## [Requirements]
1. Name every actor that the review of The Roommate mentions.
2. Write the next part of the review of The Roommate, picking up right after its last sentence.

## [Selected extract]
******

Unreal Movie Review: The Roommate

College is a scary place. Trying to fit in among thousands of people. Grades that actually directly impact your future. Community showers. But all of this can be instantly made better (or worse) by your roommate. You can have someone who brings you out of your shell, helps you study AND has extra shower sandals, or you can have someone who develops a psychotic crush on you. The former wouldn’t have made for a very exciting movie.

But frankly, the latter doesn’t either, and at its core The Roommate is about a girl being weird, and by the end as carnage and mayhem spew across the screen, you’ll find yourself saying “well that escalated rather quickly.”

Minka Kelly is Sara, the normal one, and Leighton Meester is Rebecca, the bonkers one. The two currently fill the cute brunette quotient on Friday Night Lights and Gossip Girl respectively, and apparently are looking to breakout into film. The two look incredibly similar, so much so that if they hadn’t dyed Meester’s hair, it would be rather hard to tell them apart. The similar look is used for effect in one scene near the end, but I’m not sure it was worth casting actresses who look so much like twins that it’s distracting.

They should have given one an eyepatch to make it easier.

Sara is friendly toward Rebecca, and the two actually become quite good friends. Problem is, Rebecca is a wee bit possessive, and as Sara starts hanging out with other friends, her new boyfriend (Cam Gigandet) or even a kitten, a jealous rage takes over and bad things start to happen. Even to the kitten.

The severity of Rebecca’s outbursts veer wildly all over the map throughout the film. At first it’s subtle things, like buying a poster of Sara’s favorite movie to hang in her room. I particularly liked a clever moment early on where Sara gives Rebecca an outfit to wear (she’s an up and coming fashion designer) complete with matching earrings. In her desperation to please, Rebecca ignores the fact that her ears aren’t actually pierced and jams them through anyway.

******

## [Data lines]
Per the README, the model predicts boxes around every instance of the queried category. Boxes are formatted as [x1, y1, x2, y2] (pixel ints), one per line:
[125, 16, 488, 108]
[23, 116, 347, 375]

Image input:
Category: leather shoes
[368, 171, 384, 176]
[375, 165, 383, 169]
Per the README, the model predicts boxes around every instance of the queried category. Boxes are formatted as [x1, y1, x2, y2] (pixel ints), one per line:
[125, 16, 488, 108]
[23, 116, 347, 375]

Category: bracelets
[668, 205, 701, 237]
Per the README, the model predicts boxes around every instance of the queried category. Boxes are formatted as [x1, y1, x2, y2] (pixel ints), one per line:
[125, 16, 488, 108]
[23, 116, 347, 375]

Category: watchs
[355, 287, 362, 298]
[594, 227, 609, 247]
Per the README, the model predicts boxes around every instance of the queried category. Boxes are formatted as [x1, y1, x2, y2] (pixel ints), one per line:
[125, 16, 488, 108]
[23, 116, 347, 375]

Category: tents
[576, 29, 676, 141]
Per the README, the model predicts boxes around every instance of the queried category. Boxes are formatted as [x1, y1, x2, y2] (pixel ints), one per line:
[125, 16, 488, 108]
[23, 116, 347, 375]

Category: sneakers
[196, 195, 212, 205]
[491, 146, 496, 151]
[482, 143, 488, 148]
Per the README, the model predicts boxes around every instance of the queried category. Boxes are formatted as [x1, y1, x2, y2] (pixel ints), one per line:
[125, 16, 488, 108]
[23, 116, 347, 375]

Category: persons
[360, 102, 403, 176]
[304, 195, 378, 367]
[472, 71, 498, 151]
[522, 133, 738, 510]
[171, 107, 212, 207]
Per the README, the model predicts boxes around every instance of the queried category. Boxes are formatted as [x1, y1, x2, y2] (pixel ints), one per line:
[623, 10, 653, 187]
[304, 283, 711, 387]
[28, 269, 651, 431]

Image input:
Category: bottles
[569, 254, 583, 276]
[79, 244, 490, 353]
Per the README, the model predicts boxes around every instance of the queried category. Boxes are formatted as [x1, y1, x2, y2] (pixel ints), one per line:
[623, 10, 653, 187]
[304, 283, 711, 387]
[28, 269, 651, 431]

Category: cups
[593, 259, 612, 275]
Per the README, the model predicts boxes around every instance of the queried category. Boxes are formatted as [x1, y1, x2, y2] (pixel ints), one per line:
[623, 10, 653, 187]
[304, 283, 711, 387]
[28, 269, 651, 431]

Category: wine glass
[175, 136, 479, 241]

******

## [Responses for each task]
1. Minka Kelly, Leighton Meester, Cam Gigandet

2.
After that, things get a little more loony. Rebecca attacks another girl in the hall who she deems Sara’s “slutty” friend. Despite having her belly ring ripped out, the girl simply transfers to another dorm and keeps her mouth shut. Later, Sara confides that her fashion prof tried to kiss her, and Rebecca goes to his office hours and pretends to be raped by him on an audio recording, getting him fired. Almost admirable balls that time.

Sadly the film then jumps off a cliff of crazy and Rebecca starts kidnapping, stabbing and worst of all kitten killing, making her beyond any sort of redemption. It takes a very large amount of time to notice something is seriously wrong with Rebecca, and in the meanwhile the film is just us witnessing her being exceptionally creepy.

Lighten up! Who killed *your* cat?

It’s not scary, and actually any time Rebecca makes her dead-eyed stalker face while watching someone from afar, the audience I was with burst out laughing at the absurd caricature of a creepy stalker she portrays. I did appreciate there was at least a little bit of backstory thrown in for her character, but there’s just nothing all that interesting featured here. No great mysteries to solve, just a mental disorder and some nasty side effects.

The movie is getting thrashed in reviews, receiving some of the worst scores I’ve seen in these dismal winter months. It’s bad, but it’s not a catastrophe. It’s biggest sin is simply being forgettable. I think there could have been a cool way to set up a movie like this, with the stalker engineering a devious plan involving social isolation that makes Sara turn to her and only her, but to do it this way, with kidnapping and murder and animal abuse just seems like the easy way out. No time for an intelligent script here.

There’s nothing to see here except a pretty girl being stared at by a less pretty one, with intermittent shots of Cam Gigandet doing the “smoulder.” If that’s your bag, feel free to check out The Roommate, but that’s all it takes for you to be entertained, you might be better off checking out the Justin Bieber movie next door.

2 out of 5 stars

Comb your damn hair!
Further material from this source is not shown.